Attorney General Merrick Garland asked U.S. Attorney for the Northern District of Illinois John Lausch — one of the few U.S. attorneys to be held over from Trump's administration — to review the matter after the Archives referred the issue to the department, according to a person familiar with the matter but not authorized to discuss it publicly.

Trump: The former president possibly faces exposure for obstruction over the protracted battle to retrieve the documents themselves. And, since he's no longer in office, he wouldn't be afforded protections from possible prosecution that would apply to a sitting president.

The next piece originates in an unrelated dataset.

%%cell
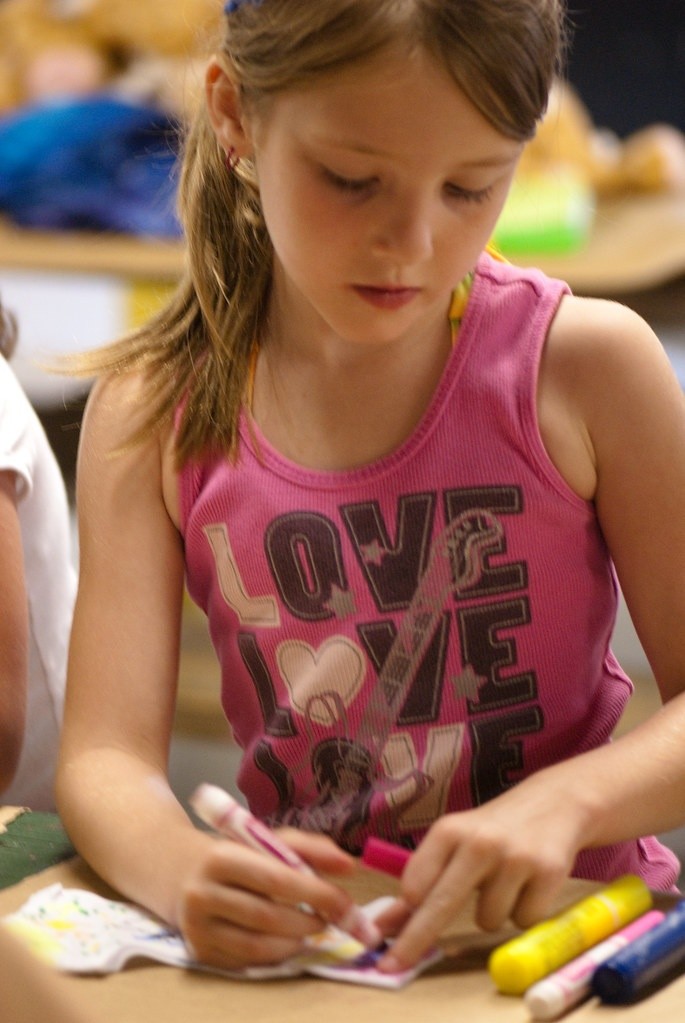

In November, Garland appointed Jack Smith, a veteran war crimes prosecutor with a background in public corruption inquiries, to lead investigations into Trump's retention of classified documents, as well as key aspects of a separate probe involving the January 6, 2021, insurrection and efforts to undo the 2020 election.

What did the presidents have to say about the discovery of the documents?

Biden: Answering questions from journalists at the North American Leaders Summit in Mexico on Tuesday, Biden said he was "surprised to learn" that the documents had been found at his think tank. He said he didn't know what was in the material but takes classified documents "very seriously."

He said his team acted appropriately by quickly turning the documents over.

"They did what they should have done," Biden said. "They immediately called the Archives."

In September, speaking of the situation with Trump, Biden told CBS' "60 Minutes" that the discovery of top-secret documents at Mar-a-Lago raised concerns that sensitive data was compromised and called it "irresponsible."

Trump: Trump has claimed at times that he declassified the documents that he took with him — though he has provided no evidence of that. He said in a Fox News interview in September that a president can declassify material "even by thinking about it."

The former president has called the Mar-a-Lago search an "unannounced raid" that was "not necessary or appropriate" and represented "dark times for our Nation."

Of Biden, Trump weighed in Monday on his social media site, asking, "When is the FBI going to raid the many homes of Joe Biden, perhaps even the White House?"

What are the political implications of the discovery of the documents?

Biden: While unlikely to affect the Justice Department's decision-making with regard to charging Trump in his own case, Biden's document disclosure could intensify skepticism among Republicans and others who are already critical that politics is the basis for probes of the former president.

There are also possible ramifications in a new, GOP-controlled Congress where Republicans are promising to launch widespread investigations of Biden's administration.

Rep. Jim Jordan, chair of the powerful House Judiciary Committee, said Monday that the American public deserved to know earlier about the revelation of Biden's classified documents. The Ohio Republican is among House Republicans pushing for the creation of a "select subcommittee on the Weaponization of the Federal government" within the Judiciary Committee.

Rep. Mike Turner, the top Republican on the House Intelligence Committee, has requested that the U.S. intelligence community conduct a "damage assessment" of the documents found at the Penn Center.

Trump: In its immediate aftermath, Trump and his supporters seized on the Mar-a-Lago search as a partisan attack from Democrats who had long been desirous of removing him from office.

During his 2024 campaign launch in November, at the same club agents had searched months earlier, Trump referenced the probes against him, casting himself as "a victim" of wayward prosecutors and the "festering, rot and corruption of Washington."